Cambia il metodo per conferire gli indumenti usati e contrastare l’abbandono di rifiuti in città. L’Amministrazione Comunale di Abbiategrasso, in stretta collaborazione con Amaga, annuncia una significativa evoluzione nella gestione della raccolta degli indumenti usati sul territorio cittadino. L’operazione, già avviata nelle scorse settimane, prevede la rimozione definitiva dei vecchi cassonetti gialli, spesso oggetto di critiche per i frequenti episodi di degrado e abbandono indiscriminato di rifiuti che ne compromettevano l’area circostante. Al fine di risolvere queste criticità, l’incarico è stato affidato alla società Humana, partner strategico scelto per l’elevata qualità tecnologica e la comprovata esperienza nel recupero tessile.

Per contrastare l’abbandono

I dettagli del nuovo corso sono stati illustrati dall’assessore all’Ambiente Valter Bertani , reduce dalla trasferta Olimpica in Valtellina come volontario,  che ha spiegato come la riorganizzazione non sia un ridimensionamento, bensì un efficientamento necessario del servizio, che dovrebbe essere operativo  tra qualche settimana.

“I ventisei cassonetti gialli al centro di non poche polemiche sono attualmente in fase di dismissione – ha assicurato Bertani – Al loro posto, la società Humana posizionerà quattordici nuovi contenitori dotati di standard di sicurezza superiori, progettati specificamente per prevenire manomissioni e ridurre al minimo il rischio di conferimenti abusivi. Abbiamo concordato di ubicare questi nuovi raccoglitori in aree protette e videosorvegliate, mentre il gestore garantirà svuotamenti più frequenti grazie all’ausilio di sensori di riempimento intelligenti. Quello che all’apparenza può sembrare un minor numero di postazioni fornirà in realtà ai cittadini una possibilità più ordinata, sicura e corretta di dare nuova vita agli abiti in buone condizioni.”

Il nuovo sistema si distingue per una manutenzione rigorosa che prevede la pulizia e la sanificazione dell’area circostante ad ogni svuotamento, utilizzando esclusivamente prodotti biologici e biodegradabili. La filiera è interamente tracciata: gli abiti raccolti vengono trasportati presso l’impianto autorizzato di Pregnana Milanese per la cernita e il riciclo, garantendo una reale economia circolare. Per massimizzare la tutela del territorio, in questa prima fase i contenitori sono stati installati esclusivamente in luoghi protetti o ad accesso controllato, come il Parco dei Carabinieri, il Parco dei Bersaglieri, la sede di Amaga e e l’Ecocentro di via Fra’ Pampuri, oltre che in alcuni oratori cittadini.

 

Future evoluzioni del servizio

Nel futuro, oltre ai punti di raccolta fisici, il servizio potrebbe essere implementato con il ritiro a domicilio su prenotazione.

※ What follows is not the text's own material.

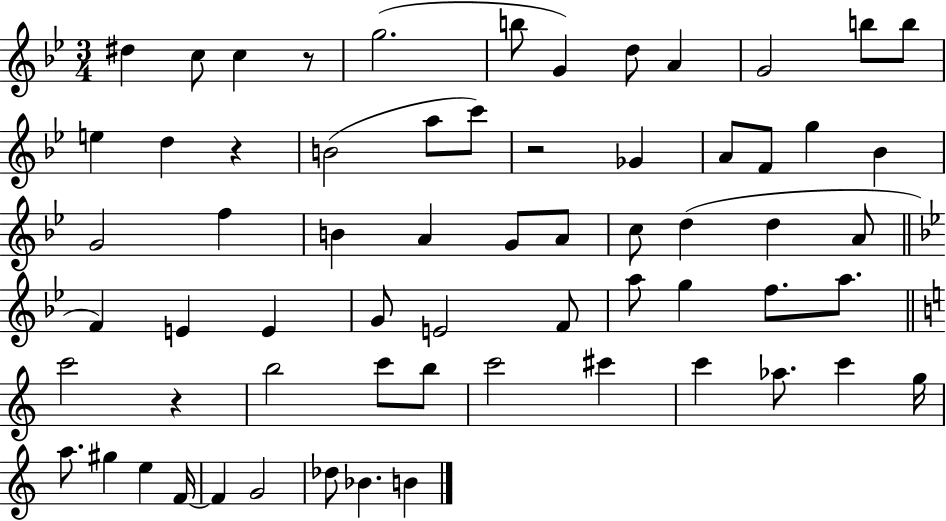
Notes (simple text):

D#5/q C5/e C5/q R/e G5/h. B5/e G4/q D5/e A4/q G4/h B5/e B5/e E5/q D5/q R/q B4/h A5/e C6/e R/h Gb4/q A4/e F4/e G5/q Bb4/q G4/h F5/q B4/q A4/q G4/e A4/e C5/e D5/q D5/q A4/e F4/q E4/q E4/q G4/e E4/h F4/e A5/e G5/q F5/e. A5/e. C6/h R/q B5/h C6/e B5/e C6/h C#6/q C6/q Ab5/e. C6/q G5/s A5/e. G#5/q E5/q F4/s F4/q G4/h Db5/e Bb4/q. B4/q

“Nell’ottica di estendere maggiormente il servizio – ha aggiunto Bertani – stiamo valutando con Humana la possibilità di un ritiro direttamente a casa semplicemente inviando un messaggio al numero dedicato messo a disposizione dalla società, corredato da una fotografia del materiale pronto. Questa modalità è pensata per agevolare chi possiede grandi quantità di vestiti da smaltire, evitando il sovraffollamento dei contenitori stradali”.

L’obiettivo finale rimane quello di conciliare le esigenze dei residenti con la necessità di una gestione virtuosa dei rifiuti tessili. Questa soluzione consente di perseguire un duplice traguardo: da un lato assicurare alla cittadinanza un servizio efficiente e continuativo, dall’altro prevenire e contrastare efficacemente i fenomeni di abbandono incontrollato, favorendo l’individuazione e la sanzione dei comportamenti non conformi attraverso una vigilanza più attenta.